## Document text
Skip to main content

SHOW STOPPERS COLORADO, A DYNASTY IN THE MAKING, SWEPT FLORIDA TO WIN THE STANLEY CUP

The clock struck at 1:05 a.m. on Tuesday for Cinderella. A shot
from inside the blue line by Colorado Avalanche defenseman Uwe
Krupp at 4:31 of the third overtime sneaked past Florida
Panthers goalie John Vanbiesbrouck and ended the third-longest
game in Stanley Cup finals history, 1-0, and the fairy-tale
hopes of Florida, four games to none. Someday the Panthers might
live happily ever after, but it is the Avalanche who should live
well at the top of the NHL for many years to come. As the
Stanley Cup was handed to Joe Sakic, the Colorado captain and
playoff MVP, he pumped it over his head in ecstasy. "I never
knew what this meant," Sakic said. "This is the greatest moment
of my life."

Of course, the Avalanche had already been given a sneak preview
back at Denver's McNichols Arena, where Stanley Cups made of
aluminum foil had dotted the stands during Games 1 and 2. Like
Christmas decorations, those fake Cups should be carefully
stored for use next year, and the year after and the year after
that. The Avalanche players shudder at being labeled a budding
dynasty. O.K., let's just say that playing for the Stanley Cup
is going to become an annual event in Colorado, like spring
skiing and 39th birthdays. The playoff parity that has developed
in the last four seasons could be blown away by the Avalanche,
the NHL's next dominant team, a compelling blend of veterans and
bright, brassy young talent.

## Supplied information
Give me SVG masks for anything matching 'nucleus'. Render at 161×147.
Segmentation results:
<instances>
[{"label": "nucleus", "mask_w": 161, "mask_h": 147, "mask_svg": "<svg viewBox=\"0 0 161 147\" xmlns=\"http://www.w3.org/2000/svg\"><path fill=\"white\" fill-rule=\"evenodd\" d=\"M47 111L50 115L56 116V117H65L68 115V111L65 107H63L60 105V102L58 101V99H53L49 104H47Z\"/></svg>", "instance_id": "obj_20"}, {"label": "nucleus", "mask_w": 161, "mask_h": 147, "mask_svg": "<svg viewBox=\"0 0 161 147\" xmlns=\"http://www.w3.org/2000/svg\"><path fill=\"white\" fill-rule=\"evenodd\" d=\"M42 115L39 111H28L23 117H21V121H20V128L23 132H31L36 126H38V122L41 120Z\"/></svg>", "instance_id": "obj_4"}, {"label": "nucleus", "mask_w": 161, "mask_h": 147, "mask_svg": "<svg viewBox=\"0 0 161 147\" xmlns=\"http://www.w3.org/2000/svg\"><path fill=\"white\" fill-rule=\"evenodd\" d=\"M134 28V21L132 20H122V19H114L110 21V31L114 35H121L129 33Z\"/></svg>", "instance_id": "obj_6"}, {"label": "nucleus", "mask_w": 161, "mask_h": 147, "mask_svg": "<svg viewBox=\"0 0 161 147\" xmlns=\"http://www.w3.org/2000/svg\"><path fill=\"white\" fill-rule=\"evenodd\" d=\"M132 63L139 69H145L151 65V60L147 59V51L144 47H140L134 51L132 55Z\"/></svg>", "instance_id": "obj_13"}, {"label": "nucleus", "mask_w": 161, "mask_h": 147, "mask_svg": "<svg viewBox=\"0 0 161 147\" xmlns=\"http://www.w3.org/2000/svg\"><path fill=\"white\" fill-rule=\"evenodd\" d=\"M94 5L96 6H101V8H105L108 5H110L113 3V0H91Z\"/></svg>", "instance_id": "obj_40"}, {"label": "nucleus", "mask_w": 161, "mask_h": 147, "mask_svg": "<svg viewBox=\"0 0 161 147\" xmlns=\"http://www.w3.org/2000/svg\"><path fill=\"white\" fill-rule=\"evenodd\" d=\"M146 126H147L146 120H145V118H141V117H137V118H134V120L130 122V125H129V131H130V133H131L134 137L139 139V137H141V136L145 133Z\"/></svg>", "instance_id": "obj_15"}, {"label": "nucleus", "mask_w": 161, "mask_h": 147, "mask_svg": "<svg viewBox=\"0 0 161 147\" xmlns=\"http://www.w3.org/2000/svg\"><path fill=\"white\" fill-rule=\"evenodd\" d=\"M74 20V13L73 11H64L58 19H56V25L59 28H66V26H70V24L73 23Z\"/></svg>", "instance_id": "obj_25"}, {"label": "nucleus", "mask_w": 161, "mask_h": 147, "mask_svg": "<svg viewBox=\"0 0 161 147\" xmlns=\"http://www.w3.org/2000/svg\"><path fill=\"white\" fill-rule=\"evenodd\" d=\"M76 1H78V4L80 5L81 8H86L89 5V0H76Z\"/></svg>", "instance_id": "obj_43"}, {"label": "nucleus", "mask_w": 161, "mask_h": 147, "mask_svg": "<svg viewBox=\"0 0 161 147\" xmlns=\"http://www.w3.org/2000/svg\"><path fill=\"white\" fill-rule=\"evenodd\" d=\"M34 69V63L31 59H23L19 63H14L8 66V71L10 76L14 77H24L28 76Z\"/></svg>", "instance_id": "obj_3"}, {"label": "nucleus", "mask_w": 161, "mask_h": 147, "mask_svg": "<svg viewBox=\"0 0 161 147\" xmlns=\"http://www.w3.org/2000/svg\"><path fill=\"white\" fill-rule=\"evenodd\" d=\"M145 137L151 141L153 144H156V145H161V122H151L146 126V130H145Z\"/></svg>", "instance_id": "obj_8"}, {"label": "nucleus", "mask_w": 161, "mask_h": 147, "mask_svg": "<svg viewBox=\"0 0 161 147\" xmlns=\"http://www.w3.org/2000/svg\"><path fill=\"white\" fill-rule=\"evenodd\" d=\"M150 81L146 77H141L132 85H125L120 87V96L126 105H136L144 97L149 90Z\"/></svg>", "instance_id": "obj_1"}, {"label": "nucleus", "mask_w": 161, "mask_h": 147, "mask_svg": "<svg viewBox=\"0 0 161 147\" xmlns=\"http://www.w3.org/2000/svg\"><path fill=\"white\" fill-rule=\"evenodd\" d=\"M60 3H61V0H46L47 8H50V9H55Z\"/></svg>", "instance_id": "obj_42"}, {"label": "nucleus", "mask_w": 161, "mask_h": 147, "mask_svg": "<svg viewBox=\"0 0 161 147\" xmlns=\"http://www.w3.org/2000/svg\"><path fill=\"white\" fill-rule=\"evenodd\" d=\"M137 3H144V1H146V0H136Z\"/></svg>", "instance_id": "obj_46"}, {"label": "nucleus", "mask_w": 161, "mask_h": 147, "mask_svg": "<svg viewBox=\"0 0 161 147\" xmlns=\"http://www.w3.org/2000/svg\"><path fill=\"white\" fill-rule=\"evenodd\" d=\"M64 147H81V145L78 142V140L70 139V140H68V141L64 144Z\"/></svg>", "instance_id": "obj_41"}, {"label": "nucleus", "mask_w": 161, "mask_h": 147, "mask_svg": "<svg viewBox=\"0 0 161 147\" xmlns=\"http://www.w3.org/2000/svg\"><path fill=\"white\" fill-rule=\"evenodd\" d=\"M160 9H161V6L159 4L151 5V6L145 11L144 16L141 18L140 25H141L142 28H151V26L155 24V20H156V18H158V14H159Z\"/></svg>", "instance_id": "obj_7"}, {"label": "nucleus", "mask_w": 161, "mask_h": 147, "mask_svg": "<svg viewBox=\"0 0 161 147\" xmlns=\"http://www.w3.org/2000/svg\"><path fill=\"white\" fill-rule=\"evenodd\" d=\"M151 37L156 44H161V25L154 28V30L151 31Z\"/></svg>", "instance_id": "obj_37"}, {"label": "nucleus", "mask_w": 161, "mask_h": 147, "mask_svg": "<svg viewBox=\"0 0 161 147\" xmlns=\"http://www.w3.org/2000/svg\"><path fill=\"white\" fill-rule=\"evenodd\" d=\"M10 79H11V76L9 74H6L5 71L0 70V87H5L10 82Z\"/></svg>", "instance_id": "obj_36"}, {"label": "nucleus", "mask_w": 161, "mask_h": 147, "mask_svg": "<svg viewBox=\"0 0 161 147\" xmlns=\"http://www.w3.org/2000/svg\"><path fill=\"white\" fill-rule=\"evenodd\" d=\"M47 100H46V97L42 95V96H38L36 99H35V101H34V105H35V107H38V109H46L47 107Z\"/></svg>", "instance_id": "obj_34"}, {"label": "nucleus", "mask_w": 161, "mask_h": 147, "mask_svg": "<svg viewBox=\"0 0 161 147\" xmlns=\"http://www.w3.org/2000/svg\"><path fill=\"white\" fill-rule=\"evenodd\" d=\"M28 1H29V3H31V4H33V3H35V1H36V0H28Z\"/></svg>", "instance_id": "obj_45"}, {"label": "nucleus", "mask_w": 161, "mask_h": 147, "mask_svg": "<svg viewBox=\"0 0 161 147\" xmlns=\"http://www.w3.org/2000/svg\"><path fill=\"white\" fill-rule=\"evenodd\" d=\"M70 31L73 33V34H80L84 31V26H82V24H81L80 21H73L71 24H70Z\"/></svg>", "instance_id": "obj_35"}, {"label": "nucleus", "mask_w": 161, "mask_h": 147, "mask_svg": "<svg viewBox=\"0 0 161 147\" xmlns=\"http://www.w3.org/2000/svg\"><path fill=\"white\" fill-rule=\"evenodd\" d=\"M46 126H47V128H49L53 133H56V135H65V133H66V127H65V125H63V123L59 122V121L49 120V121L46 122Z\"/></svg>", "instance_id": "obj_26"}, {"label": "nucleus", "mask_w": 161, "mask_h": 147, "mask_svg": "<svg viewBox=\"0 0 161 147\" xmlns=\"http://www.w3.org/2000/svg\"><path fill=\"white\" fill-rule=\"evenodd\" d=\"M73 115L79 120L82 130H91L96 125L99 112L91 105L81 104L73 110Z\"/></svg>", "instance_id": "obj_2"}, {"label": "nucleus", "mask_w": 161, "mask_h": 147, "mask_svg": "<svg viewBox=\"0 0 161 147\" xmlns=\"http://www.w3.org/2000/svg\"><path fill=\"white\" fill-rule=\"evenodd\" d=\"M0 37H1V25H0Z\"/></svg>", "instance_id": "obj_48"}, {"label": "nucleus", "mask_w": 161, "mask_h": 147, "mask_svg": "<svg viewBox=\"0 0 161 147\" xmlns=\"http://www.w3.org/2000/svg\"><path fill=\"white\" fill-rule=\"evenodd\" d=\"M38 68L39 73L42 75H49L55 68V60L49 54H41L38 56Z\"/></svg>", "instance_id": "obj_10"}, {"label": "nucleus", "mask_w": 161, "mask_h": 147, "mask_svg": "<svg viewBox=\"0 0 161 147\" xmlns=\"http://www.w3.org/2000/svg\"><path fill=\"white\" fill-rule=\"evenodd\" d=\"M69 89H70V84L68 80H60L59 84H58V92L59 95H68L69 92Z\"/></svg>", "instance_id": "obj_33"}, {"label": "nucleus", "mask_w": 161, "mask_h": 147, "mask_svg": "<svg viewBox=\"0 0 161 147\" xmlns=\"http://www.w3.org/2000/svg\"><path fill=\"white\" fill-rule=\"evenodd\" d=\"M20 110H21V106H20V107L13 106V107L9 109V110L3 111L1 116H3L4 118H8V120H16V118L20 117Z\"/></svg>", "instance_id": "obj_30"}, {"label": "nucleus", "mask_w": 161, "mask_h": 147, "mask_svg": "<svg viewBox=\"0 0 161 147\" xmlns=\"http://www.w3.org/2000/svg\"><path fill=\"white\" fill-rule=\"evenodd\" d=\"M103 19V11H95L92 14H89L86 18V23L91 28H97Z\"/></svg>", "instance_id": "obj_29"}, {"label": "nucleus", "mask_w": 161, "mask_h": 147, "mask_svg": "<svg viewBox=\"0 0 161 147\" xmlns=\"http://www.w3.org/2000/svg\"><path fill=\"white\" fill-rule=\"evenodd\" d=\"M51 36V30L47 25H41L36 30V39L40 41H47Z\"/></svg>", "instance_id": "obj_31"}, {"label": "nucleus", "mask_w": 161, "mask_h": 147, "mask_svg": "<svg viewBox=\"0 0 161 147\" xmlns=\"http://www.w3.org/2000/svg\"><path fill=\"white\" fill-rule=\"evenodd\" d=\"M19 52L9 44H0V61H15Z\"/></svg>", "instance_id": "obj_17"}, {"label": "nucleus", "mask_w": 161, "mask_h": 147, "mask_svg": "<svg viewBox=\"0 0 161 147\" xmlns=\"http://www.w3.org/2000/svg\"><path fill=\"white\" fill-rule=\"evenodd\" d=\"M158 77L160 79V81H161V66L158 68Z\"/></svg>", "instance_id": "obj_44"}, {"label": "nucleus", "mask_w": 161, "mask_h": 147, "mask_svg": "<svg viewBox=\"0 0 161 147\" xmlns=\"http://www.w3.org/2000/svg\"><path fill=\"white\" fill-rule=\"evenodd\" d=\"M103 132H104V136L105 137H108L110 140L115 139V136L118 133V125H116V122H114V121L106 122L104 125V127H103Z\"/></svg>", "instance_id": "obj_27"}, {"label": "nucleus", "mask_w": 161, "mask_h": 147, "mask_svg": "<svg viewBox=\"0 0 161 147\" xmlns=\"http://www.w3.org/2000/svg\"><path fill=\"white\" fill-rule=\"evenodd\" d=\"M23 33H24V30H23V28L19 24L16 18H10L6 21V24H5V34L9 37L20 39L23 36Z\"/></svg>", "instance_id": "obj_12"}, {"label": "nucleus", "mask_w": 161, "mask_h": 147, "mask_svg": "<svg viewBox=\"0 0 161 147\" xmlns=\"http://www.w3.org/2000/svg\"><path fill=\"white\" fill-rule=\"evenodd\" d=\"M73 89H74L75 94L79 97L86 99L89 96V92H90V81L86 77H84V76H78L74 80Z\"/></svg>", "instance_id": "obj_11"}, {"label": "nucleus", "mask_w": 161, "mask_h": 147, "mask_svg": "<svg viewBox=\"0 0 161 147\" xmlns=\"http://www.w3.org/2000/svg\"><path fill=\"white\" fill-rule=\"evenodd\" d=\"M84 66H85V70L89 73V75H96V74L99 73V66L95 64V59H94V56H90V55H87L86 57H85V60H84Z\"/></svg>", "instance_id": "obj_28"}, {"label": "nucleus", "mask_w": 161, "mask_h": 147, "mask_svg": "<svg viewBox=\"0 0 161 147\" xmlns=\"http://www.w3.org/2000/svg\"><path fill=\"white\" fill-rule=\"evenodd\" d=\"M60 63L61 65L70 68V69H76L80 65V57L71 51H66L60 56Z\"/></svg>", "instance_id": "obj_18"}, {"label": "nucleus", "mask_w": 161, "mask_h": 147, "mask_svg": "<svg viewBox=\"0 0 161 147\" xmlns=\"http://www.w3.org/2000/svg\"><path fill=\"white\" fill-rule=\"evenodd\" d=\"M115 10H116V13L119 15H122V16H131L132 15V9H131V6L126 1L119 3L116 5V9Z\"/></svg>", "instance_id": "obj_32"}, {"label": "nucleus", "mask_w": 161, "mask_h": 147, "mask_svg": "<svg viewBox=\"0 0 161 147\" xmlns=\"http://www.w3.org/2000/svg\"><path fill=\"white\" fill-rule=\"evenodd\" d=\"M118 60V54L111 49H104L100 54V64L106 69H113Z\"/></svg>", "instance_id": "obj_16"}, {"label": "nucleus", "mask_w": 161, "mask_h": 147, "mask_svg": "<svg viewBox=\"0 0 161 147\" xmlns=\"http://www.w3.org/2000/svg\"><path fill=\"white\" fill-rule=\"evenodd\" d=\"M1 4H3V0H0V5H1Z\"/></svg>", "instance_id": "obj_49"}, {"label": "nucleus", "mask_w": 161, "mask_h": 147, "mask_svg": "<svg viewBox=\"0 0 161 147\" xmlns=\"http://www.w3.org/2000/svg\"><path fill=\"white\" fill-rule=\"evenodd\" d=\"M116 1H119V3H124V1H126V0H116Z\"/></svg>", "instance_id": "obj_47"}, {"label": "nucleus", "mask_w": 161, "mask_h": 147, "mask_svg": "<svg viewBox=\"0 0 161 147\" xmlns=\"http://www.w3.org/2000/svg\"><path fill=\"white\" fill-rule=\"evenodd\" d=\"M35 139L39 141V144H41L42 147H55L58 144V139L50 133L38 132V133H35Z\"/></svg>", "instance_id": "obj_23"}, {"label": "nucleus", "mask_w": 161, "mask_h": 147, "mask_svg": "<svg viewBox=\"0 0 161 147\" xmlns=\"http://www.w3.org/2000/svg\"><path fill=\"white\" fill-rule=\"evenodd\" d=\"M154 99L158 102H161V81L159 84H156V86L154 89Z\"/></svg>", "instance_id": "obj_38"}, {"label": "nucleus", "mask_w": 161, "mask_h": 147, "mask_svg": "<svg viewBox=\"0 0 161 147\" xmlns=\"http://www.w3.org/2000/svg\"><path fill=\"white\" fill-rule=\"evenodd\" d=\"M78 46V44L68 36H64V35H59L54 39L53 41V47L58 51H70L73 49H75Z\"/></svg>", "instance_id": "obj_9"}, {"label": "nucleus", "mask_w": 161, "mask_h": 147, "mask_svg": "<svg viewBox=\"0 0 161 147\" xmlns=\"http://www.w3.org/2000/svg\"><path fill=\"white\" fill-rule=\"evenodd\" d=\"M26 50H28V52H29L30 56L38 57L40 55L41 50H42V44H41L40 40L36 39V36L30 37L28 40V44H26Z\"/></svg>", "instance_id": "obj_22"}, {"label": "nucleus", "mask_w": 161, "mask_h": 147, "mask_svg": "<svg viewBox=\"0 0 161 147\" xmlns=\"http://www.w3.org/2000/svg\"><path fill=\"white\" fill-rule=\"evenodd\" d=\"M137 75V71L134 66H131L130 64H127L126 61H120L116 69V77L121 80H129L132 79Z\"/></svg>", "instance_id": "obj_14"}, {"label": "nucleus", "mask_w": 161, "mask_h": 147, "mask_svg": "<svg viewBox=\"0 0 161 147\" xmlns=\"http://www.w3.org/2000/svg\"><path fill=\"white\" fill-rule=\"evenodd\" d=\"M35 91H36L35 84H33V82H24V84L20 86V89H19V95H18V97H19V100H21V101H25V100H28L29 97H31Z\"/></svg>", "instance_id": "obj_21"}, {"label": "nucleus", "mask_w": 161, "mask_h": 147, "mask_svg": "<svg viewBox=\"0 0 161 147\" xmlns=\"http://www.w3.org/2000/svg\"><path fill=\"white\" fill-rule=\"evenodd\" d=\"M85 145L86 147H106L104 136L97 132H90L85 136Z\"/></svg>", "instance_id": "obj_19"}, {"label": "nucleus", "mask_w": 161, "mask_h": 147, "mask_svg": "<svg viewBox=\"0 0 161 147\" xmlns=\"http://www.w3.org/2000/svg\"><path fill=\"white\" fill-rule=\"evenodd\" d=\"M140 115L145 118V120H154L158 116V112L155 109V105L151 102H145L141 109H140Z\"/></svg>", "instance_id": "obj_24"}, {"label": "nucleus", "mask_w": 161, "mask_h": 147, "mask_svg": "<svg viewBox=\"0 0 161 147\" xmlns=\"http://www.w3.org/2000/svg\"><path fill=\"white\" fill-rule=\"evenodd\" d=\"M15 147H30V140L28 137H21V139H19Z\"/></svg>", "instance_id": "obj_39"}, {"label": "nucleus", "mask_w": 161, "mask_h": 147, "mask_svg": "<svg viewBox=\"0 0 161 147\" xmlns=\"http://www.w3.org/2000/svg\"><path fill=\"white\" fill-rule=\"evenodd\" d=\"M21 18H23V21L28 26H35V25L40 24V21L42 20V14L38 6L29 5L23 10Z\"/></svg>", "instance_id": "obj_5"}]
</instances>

==

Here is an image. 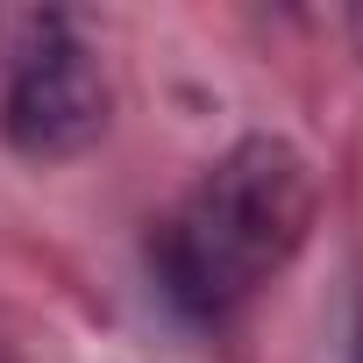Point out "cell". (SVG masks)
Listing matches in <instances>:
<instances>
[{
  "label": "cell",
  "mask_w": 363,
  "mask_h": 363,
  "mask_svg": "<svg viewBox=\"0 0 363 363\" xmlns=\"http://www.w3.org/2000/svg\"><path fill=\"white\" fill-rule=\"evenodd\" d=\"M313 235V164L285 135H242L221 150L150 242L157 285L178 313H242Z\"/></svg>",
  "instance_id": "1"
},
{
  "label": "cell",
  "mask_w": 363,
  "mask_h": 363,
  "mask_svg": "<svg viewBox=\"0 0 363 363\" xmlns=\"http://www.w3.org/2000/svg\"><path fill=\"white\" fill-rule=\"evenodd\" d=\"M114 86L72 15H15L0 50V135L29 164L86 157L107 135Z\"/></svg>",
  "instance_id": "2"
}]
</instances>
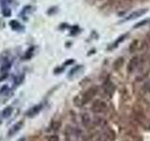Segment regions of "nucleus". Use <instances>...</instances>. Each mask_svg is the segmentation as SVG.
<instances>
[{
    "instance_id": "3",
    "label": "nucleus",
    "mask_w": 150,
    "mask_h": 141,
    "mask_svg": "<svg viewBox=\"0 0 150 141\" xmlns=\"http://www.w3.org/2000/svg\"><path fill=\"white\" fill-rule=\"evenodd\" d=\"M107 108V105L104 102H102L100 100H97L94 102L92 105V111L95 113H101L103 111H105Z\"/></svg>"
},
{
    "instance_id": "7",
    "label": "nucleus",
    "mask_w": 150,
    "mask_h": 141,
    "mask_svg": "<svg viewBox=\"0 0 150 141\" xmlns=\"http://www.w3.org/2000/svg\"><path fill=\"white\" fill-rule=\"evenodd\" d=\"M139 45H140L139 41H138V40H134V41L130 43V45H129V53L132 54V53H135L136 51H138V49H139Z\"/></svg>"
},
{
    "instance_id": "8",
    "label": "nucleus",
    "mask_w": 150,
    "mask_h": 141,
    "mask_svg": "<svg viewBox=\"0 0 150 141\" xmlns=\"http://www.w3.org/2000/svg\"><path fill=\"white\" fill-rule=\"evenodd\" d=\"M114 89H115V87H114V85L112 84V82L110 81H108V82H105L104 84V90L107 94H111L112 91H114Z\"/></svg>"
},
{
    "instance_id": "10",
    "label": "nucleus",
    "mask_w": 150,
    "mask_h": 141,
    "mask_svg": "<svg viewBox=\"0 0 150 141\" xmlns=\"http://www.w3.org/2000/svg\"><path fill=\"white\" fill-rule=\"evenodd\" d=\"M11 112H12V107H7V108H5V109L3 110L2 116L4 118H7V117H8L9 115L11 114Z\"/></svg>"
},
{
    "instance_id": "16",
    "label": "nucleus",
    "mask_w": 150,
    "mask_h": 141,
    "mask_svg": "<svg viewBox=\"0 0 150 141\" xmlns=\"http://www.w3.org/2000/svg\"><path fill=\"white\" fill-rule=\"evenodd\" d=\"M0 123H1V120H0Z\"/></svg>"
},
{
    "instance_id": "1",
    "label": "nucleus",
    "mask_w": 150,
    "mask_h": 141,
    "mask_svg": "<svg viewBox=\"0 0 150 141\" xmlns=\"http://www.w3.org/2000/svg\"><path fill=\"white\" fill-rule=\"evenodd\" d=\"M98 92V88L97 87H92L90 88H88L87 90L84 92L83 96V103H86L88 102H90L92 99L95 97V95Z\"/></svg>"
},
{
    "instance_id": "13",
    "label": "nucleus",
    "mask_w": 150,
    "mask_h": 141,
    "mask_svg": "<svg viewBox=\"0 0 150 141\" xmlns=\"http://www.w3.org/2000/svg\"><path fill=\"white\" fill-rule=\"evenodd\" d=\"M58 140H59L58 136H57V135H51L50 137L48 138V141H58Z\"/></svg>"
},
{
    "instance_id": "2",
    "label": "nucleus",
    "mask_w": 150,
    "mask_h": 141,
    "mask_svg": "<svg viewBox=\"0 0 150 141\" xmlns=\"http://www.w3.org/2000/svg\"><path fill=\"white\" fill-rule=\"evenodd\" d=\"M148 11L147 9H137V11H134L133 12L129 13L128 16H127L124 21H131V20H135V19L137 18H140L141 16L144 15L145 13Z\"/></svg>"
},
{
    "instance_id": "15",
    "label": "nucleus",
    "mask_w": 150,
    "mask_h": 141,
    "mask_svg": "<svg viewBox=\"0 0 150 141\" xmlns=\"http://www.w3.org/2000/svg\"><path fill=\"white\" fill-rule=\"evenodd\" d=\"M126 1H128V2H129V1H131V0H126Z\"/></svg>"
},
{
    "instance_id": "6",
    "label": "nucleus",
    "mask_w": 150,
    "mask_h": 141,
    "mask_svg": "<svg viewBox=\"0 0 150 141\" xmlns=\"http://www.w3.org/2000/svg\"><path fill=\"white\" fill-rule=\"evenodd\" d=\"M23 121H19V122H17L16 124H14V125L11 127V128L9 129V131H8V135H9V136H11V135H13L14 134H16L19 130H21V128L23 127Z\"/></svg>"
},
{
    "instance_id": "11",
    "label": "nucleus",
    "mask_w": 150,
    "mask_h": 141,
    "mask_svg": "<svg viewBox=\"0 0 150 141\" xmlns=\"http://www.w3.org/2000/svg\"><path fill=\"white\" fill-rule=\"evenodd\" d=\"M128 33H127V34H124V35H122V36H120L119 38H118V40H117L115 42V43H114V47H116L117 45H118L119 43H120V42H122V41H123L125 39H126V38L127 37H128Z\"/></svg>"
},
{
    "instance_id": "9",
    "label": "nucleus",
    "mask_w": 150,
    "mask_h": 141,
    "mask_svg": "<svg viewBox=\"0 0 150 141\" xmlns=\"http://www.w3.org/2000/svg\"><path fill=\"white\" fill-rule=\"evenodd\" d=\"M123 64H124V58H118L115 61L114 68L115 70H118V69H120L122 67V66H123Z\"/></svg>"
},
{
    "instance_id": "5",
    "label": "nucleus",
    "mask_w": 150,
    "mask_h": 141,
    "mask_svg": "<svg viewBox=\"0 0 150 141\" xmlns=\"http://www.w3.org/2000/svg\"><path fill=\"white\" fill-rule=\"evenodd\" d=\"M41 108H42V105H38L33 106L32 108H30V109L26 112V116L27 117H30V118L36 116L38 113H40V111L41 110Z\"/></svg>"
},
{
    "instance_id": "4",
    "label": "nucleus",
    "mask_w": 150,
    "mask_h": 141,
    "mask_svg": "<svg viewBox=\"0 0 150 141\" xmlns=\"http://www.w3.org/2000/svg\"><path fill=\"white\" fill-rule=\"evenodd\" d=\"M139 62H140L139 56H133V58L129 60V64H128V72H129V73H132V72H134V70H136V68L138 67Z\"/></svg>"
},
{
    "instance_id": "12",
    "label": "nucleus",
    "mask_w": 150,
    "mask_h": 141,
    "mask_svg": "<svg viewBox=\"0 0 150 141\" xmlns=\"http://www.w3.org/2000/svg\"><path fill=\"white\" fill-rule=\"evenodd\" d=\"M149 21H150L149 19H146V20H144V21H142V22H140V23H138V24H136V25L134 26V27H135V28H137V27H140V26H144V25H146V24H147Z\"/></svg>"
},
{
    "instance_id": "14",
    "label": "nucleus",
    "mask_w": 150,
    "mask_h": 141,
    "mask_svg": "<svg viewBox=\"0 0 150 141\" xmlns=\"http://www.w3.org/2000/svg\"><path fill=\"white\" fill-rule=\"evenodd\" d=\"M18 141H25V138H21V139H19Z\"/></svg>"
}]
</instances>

---

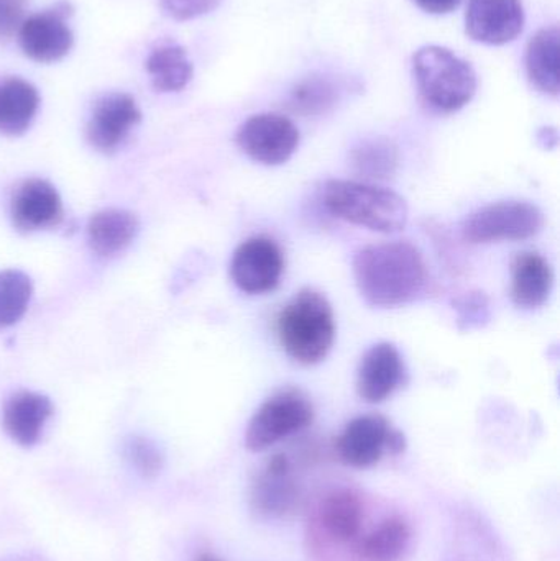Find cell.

## Set exercise
From the Stanley Cup finals article, extract everything from "Of course, the" down to "brassy young talent.". The material plays no part in what follows and can be left aside.

## Final result
Of course, the Avalanche had already been given a sneak preview
back at Denver's McNichols Arena, where Stanley Cups made of
aluminum foil had dotted the stands during Games 1 and 2. Like
Christmas decorations, those fake Cups should be carefully
stored for use next year, and the year after and the year after
that. The Avalanche players shudder at being labeled a budding
dynasty. O.K., let's just say that playing for the Stanley Cup
is going to become an annual event in Colorado, like spring
skiing and 39th birthdays. The playoff parity that has developed
in the last four seasons could be blown away by the Avalanche,
the NHL's next dominant team, a compelling blend of veterans and
bright, brassy young talent.